Pemerintahan yang baik bukan hanya soal kebijakan dan angka-angka dalam laporan keuangan, tetapi juga tentang bagaimana pemimpin memahami kebutuhan rakyatnya. Dalam hal ini, perempuan memiliki perspektif yang unik, terutama dalam menciptakan kebijakan berbasis keadilan sosial dan keberlanjutan.
Perempuan dan Kepemimpinan: Perspektif Teori Politik
Dalam teori politik feminis, seperti yang dikemukakan oleh Carole Pateman dalam The Sexual Contract, sistem politik modern cenderung mengesampingkan peran perempuan dalam kepemimpinan publik.
Padahal, perempuan memiliki potensi besar dalam membangun pemerintahan yang lebih peduli pada aspek sosial dan kesejahteraan masyarakat. Pemikiran ini sejalan dengan konsep ethic of care yang dikembangkan Carol Gilligan, di mana kepemimpinan berbasis empati dan kepedulian menjadi elemen penting dalam pengambilan keputusan.
Selain itu, teori kepemimpinan transformatif yang dikembangkan oleh James MacGregor Burns menekankan bahwa pemimpin yang baik bukan hanya mereka yang memiliki kekuasaan, tetapi juga yang mampu menginspirasi perubahan sosial.
Dalam konteks ini, pemimpin perempuan seperti Naili Trisal yang saat ini salah satu calon walikota Palopo bisa menjadi figur yang membawa perubahan, bukan hanya karena gendernya, tetapi karena kemampuannya dalam memahami permasalahan dari perspektif yang lebih humanis.
Mengapa Naili Trisal?
Pilihan untuk mengusung Naili Trisal sebagai pemimpin Kota Palopo bukan sekadar soal representasi gender, tetapi tentang bagaimana nilai-nilai kepemimpinan yang ia bawa dapat memberikan dampak nyata bagi masyarakat.

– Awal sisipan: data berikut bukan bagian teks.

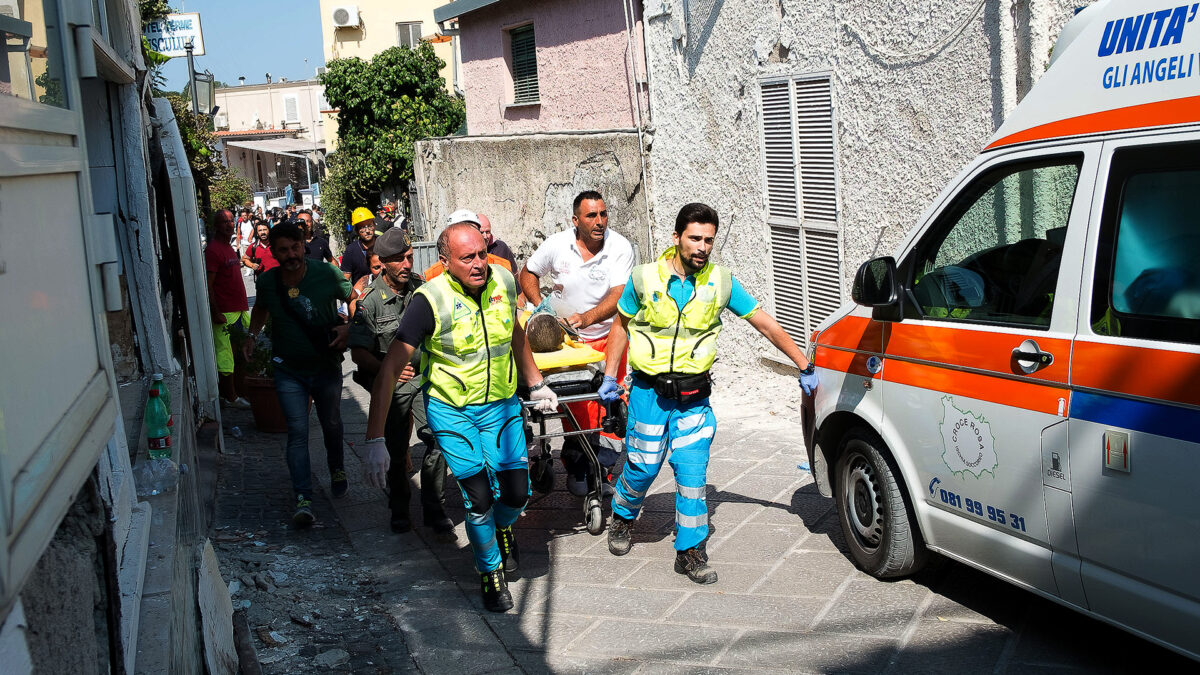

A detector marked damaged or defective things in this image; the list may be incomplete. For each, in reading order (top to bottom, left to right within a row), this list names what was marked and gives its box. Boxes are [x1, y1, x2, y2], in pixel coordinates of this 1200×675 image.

cracked wall [414, 131, 656, 262]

Seorang perempuan memiliki pengalaman biologis dan psikologis yang unik dalam memahami kehidupan dari fase paling awal dari dalam rahim hingga membentuk karakter anak-anaknya.

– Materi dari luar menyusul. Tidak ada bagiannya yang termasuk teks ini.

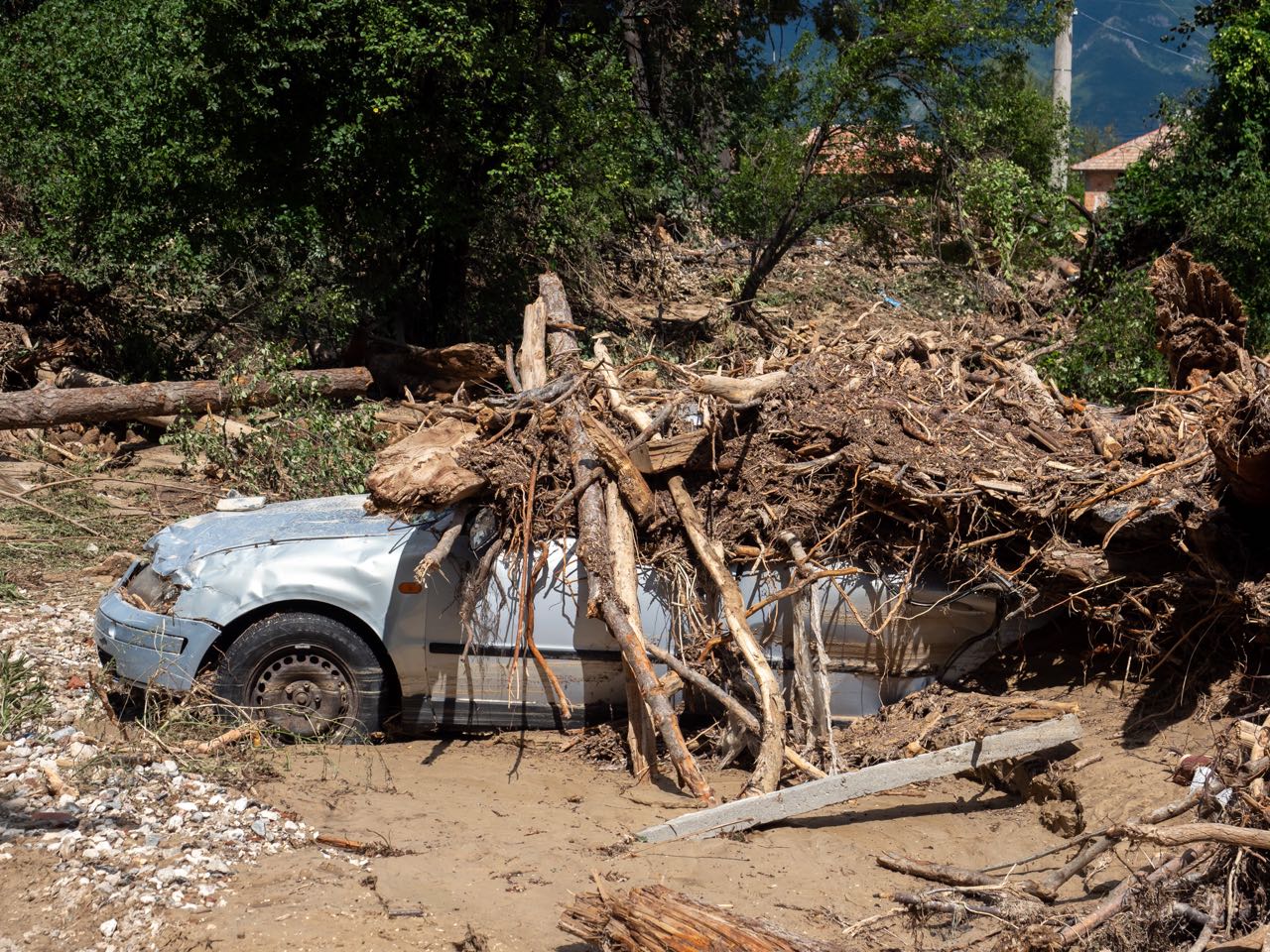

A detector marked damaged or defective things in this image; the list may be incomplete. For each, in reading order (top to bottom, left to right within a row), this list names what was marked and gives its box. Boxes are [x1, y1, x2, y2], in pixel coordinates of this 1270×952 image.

Hal ini menjadikan perempuan lebih peka terhadap kebijakan yang berdampak langsung pada kehidupan rakyat.
Konvensi Hak-Hak Anak 1989 yang menjadi dasar perlindungan bagi generasi mendatang juga menegaskan bahwa pemerintah memiliki kewajiban untuk memastikan anak-anak lahir dalam kondisi yang memungkinkan mereka merasakan kebahagiaan, bukan kecemasan akibat beban utang negara atau ketidakadilan ekonomi.
Oleh karena itu, kepemimpinan yang berpihak pada kaum ibu menjadi suatu keniscayaan. Di bawah kepemimpinan Naili Trisal, diharapkan kebijakan anggaran negara (APBN) dan daerah (APBD) dapat lebih banyak dialokasikan untuk pemberdayaan perempuan dan anak.

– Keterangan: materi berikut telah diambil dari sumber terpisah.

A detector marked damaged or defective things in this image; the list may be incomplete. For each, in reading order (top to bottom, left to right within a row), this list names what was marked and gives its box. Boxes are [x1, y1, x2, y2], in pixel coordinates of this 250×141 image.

Mengingat, rahim perempuan bukan hanya tempat biologis untuk melahirkan, tetapi juga simbol dari sekolah pertama bagi anak-anak yang kelak menjadi generasi penerus bangsa.
Bukan Soal Gender, Tetapi Moralitas Kepemimpinan
Dalam diskursus politik modern, perdebatan mengenai kepemimpinan laki-laki atau perempuan seharusnya bukan lagi menjadi fokus utama.
Seperti yang ditegaskan dalam defenisi moral hazard, bahaya terbesar dalam pemerintahan bukan berasal dari gender pemimpinnya, melainkan dari moralitas individu yang menjalankan pemerintahan tersebut.
Maka, yang lebih penting untuk dipertanyakan bukanlah apakah pemimpin kita laki-laki atau perempuan, tetapi sejauh mana mereka memiliki integritas, kepatuhan terhadap hukum, dan komitmen untuk mengabdi kepada rakyat.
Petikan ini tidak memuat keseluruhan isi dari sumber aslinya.